Doctors are increasingly diagnosing people with prediabetes. These individuals have slightly elevated blood sugar levels that don’t yet meet the criteria for frank diabetes.
How Is Prediabetes Diagnosed?
A blood test called hemoglobin A1C or HbA1c measures glucose in blood over a three-month time period. When the number is consistently over 6.5%, the physician diagnoses the patient with diabetes. Someone with an HbA1c between 5.7% and 6.4% has prediabetes.
Does It Always Lead to Diabetes?
Doctors have assumed that such a diagnosis inevitably means the person will develop diabetes. However, a Swedish study shows that this is not always the case (Journal of Internal Medicine, online June 4, 2019).
In fact, a group of 918 individuals who were 60 years old or older had blood sugar in that gray zone. Of that group, 13 percent went on to develop diabetes. An additional 22 percent saw their blood sugar drop to normal. The rest stayed in the prediabetes category. While this still conveys some risk, it is not quite as dangerous as diabetes.
The lead author noted:
“Lifestyle changes such as weight management or blood pressure control may help stop prediabetes from progressing.”
Will Vitamin D Help Prevent Progression?
Researchers are interested in ways to keep this condition from progressing to outright diabetes. People with low levels of vitamin D circulating in their bloodstreams seem more susceptible to prediabetes. Will giving people vitamin D supplements reverse the problem?

_RECORD EXCERPTS_.
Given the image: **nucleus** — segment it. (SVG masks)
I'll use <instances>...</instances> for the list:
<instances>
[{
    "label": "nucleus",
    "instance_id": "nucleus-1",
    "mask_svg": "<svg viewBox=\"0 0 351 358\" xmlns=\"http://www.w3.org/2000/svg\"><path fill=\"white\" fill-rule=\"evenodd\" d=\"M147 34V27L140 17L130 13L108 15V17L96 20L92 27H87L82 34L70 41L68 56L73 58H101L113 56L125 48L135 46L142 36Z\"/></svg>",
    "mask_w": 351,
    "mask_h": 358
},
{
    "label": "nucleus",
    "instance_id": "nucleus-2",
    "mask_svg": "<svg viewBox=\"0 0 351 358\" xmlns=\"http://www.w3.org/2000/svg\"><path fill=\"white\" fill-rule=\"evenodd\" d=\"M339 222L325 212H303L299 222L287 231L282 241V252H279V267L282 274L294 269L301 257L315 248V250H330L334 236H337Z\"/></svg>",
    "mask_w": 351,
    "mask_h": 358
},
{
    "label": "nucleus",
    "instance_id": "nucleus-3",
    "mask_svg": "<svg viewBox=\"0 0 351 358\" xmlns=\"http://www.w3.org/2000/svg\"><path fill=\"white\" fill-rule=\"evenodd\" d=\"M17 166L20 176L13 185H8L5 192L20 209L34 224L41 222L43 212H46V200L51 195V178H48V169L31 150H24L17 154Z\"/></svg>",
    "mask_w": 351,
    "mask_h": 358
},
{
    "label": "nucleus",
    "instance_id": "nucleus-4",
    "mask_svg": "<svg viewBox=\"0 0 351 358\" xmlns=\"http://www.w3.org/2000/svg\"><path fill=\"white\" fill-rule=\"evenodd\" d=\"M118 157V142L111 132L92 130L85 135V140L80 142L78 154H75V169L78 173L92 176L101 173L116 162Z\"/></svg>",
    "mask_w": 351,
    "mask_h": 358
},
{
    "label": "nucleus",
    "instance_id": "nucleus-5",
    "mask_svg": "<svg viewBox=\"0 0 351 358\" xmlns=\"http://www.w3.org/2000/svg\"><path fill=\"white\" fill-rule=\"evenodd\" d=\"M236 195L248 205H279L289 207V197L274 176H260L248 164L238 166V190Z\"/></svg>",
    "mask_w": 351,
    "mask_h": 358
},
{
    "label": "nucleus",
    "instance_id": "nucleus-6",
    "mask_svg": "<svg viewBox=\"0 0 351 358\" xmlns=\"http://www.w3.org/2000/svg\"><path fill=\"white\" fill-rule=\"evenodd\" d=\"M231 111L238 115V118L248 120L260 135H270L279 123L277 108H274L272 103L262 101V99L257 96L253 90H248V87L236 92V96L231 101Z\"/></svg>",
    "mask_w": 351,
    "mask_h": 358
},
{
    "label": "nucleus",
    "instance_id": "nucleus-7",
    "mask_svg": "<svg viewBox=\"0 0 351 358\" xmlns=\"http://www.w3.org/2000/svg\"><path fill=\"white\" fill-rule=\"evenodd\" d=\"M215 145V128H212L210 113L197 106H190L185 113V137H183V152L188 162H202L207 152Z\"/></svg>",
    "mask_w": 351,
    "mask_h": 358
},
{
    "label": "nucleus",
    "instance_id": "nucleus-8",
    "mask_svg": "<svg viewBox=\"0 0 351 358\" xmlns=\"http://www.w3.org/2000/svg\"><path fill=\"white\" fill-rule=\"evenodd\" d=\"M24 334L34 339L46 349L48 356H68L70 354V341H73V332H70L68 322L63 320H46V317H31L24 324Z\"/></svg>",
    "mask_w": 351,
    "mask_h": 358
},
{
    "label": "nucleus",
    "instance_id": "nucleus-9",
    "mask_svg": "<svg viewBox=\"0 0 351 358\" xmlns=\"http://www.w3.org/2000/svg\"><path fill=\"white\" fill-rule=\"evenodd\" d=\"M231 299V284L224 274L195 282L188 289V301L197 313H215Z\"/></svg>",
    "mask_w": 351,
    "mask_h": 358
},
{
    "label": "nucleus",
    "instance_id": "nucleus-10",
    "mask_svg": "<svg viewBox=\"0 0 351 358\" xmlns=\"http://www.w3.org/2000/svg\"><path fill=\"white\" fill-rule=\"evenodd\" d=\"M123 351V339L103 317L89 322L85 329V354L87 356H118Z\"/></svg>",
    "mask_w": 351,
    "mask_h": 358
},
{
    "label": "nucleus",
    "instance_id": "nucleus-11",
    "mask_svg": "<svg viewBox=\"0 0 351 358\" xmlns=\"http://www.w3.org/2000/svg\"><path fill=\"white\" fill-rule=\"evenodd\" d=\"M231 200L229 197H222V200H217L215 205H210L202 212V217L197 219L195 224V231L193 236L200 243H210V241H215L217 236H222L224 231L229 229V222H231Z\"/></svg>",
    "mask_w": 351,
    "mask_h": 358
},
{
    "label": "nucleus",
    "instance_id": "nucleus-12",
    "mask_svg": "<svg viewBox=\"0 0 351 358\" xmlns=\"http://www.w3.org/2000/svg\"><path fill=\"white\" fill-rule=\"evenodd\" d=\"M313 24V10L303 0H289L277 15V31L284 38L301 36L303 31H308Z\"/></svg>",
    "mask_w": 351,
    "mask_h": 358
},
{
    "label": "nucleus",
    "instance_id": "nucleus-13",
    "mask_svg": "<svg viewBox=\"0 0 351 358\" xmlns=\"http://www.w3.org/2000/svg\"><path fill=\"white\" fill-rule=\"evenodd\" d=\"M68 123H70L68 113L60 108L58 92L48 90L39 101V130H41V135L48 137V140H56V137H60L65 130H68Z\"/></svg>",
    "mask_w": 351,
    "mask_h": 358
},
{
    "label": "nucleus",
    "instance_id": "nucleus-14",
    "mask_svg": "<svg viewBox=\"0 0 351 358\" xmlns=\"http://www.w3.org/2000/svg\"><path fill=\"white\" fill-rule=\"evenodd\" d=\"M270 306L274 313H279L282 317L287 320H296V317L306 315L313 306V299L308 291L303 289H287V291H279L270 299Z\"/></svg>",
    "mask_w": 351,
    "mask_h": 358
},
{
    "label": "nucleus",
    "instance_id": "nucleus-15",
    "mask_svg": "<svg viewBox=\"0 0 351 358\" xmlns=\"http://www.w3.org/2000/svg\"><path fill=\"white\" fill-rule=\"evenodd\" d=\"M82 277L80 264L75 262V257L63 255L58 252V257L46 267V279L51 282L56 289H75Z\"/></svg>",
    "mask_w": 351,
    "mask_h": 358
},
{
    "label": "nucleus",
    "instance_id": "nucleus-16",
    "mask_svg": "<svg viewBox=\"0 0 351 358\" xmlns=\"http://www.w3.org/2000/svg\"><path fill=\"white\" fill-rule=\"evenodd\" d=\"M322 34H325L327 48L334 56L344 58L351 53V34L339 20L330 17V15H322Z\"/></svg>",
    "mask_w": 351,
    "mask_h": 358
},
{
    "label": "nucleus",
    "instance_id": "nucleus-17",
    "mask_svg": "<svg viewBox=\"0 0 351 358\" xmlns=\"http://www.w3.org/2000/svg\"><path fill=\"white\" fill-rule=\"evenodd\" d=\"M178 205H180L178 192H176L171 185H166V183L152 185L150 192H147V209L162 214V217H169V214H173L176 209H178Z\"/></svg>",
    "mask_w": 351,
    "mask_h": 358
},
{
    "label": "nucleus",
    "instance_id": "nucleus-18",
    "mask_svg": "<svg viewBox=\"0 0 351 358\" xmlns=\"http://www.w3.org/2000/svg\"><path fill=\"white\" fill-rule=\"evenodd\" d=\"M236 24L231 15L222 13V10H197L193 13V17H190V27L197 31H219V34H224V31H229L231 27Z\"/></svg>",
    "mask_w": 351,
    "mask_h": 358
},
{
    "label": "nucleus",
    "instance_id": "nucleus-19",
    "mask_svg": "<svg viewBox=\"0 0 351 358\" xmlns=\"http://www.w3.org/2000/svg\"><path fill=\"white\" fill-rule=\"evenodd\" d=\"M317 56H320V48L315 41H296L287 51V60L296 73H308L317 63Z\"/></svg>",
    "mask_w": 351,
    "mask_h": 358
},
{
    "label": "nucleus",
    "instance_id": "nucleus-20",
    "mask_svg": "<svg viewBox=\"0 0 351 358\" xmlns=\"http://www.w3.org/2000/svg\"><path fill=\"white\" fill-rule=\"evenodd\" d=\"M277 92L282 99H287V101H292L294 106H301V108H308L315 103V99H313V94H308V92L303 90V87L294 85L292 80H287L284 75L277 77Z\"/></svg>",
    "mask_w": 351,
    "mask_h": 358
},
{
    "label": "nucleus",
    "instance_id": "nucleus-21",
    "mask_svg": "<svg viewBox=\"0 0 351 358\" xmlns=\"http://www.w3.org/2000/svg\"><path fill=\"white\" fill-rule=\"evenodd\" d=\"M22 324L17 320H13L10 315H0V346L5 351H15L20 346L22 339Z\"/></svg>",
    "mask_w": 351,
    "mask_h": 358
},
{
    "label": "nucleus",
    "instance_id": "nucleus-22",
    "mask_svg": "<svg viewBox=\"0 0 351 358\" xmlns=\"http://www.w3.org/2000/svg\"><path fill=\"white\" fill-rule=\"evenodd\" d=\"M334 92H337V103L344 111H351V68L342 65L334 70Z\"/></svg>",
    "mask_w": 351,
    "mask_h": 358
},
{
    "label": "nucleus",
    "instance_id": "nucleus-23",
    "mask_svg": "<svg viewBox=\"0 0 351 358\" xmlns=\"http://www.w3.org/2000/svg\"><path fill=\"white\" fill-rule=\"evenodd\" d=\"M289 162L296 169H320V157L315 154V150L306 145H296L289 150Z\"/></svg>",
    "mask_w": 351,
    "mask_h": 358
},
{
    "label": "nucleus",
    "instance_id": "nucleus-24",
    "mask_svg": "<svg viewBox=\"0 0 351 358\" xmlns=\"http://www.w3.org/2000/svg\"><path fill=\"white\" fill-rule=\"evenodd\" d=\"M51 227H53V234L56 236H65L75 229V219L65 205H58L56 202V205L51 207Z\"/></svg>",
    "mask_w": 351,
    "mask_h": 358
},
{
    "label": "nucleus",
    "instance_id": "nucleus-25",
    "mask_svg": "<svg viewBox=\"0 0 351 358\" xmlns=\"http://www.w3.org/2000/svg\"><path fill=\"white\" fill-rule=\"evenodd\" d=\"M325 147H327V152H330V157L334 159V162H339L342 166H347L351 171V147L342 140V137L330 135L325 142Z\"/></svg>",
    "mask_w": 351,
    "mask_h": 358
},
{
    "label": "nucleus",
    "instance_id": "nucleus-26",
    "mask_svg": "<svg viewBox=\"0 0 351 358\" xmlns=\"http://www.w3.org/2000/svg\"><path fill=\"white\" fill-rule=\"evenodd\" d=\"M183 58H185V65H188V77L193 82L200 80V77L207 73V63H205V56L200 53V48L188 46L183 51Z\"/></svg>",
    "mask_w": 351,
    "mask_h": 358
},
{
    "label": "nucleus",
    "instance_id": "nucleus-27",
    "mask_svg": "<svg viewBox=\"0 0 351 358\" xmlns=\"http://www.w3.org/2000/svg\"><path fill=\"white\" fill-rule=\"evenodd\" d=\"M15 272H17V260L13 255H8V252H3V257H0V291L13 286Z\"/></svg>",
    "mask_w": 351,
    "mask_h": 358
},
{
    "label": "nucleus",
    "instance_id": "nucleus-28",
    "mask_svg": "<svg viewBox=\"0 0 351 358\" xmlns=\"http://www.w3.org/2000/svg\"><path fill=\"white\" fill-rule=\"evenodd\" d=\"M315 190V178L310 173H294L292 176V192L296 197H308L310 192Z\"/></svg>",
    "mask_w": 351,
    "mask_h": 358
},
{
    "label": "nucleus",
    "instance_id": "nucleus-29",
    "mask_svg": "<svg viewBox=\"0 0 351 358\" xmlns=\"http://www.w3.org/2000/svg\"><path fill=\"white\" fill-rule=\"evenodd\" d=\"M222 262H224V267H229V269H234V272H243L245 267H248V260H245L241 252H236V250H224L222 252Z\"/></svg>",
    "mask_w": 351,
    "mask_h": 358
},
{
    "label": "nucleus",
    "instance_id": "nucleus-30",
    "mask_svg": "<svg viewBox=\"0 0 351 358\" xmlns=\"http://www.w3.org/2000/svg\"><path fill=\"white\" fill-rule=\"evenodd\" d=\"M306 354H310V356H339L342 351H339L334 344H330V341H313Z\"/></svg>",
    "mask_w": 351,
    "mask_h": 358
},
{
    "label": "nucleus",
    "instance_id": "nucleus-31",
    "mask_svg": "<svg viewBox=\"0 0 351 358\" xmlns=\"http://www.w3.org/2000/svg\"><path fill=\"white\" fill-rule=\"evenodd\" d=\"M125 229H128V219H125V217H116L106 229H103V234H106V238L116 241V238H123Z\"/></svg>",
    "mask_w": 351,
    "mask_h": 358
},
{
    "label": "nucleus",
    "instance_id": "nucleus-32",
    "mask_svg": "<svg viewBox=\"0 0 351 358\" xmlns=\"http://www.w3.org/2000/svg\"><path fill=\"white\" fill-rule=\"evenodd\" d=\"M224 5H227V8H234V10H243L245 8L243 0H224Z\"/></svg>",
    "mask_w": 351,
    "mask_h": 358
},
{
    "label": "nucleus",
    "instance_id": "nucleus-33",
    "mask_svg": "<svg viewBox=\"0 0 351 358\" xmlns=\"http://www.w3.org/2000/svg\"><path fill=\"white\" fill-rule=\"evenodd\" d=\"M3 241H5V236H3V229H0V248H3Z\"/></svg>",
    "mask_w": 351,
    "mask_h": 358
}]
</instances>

_PROBLEM TO SOLVE_. Continue the prediabetes article from where it stops, picking up after its last sentence.

_ANSWER FOR THIS EXERCISE_.
A study from India suggested that those people who have low levels of vitamin D might be able to reverse prediabetes with vitamin D and calcium supplements (Diabetes Research and Clinical Practice, March 2014). Investigators randomly assigned 125 subjects with prediabetes to receive either vitamin D plus calcium or calcium alone.
Half the volunteers took vitamin D3 in doses of 60,000 International Units once weekly for eight weeks. People getting vitamin D were significantly less likely to have diabetes at the end of two years than those taking calcium alone. Although the study was small, it suggested that vitamin D supplements might reduce insulin resistance and improve blood sugar levels in people with prediabetes.
Scientists need to follow up this type of interesting research to see how well it holds up. Subsequently, a systematic review of ten randomized controlled trials found that vitamin D supplementation reduced fasting blood sugar and HbA1c (Diabetic Medicine, March 2016).
However, the investigators concluded:
“No beneficial effect of vitamin D in improving insulin resistance was identified.”
Consequently, people with elevated HbA1c measurements may want to try taking vitamin D3 supplements if their blood levels are low. They should not count on this to reverse prediabetes, however.
Other Approaches to Warding Off Diabetes:
Get Enough Magnesium:
Research suggests several possible options for keeping people diagnosed with prediabetes from actually developing diabetes. As with vitamin D, people who have low circulating levels of magnesium may be at greater risk for prediabetes (Diabetologia, May 2017). People who consume the most magnesium in their daily diets are 15 percent less likely to develop type 2 diabetes (Diabetes Care, Dec. 2017). We don’t know whether those who take supplements also benefit.
Perhaps the most promising approach is simple in concept, but difficult to accomplish. Scientists have found that people who lose weight can keep their prediabetes from progressing (Diabetic Medicine, March 2019).
Consider Taking Citrus Flavonoids:
Beyond that, a single randomized controlled trial of citrus flavonoids (Eriomen®) found that some people taking this supplement were able to reverse their metabolic condition (Phytotherapy Research, online June 11, 2019). Scientists need to do more research to confirm whether this herbal supplement is truly effective.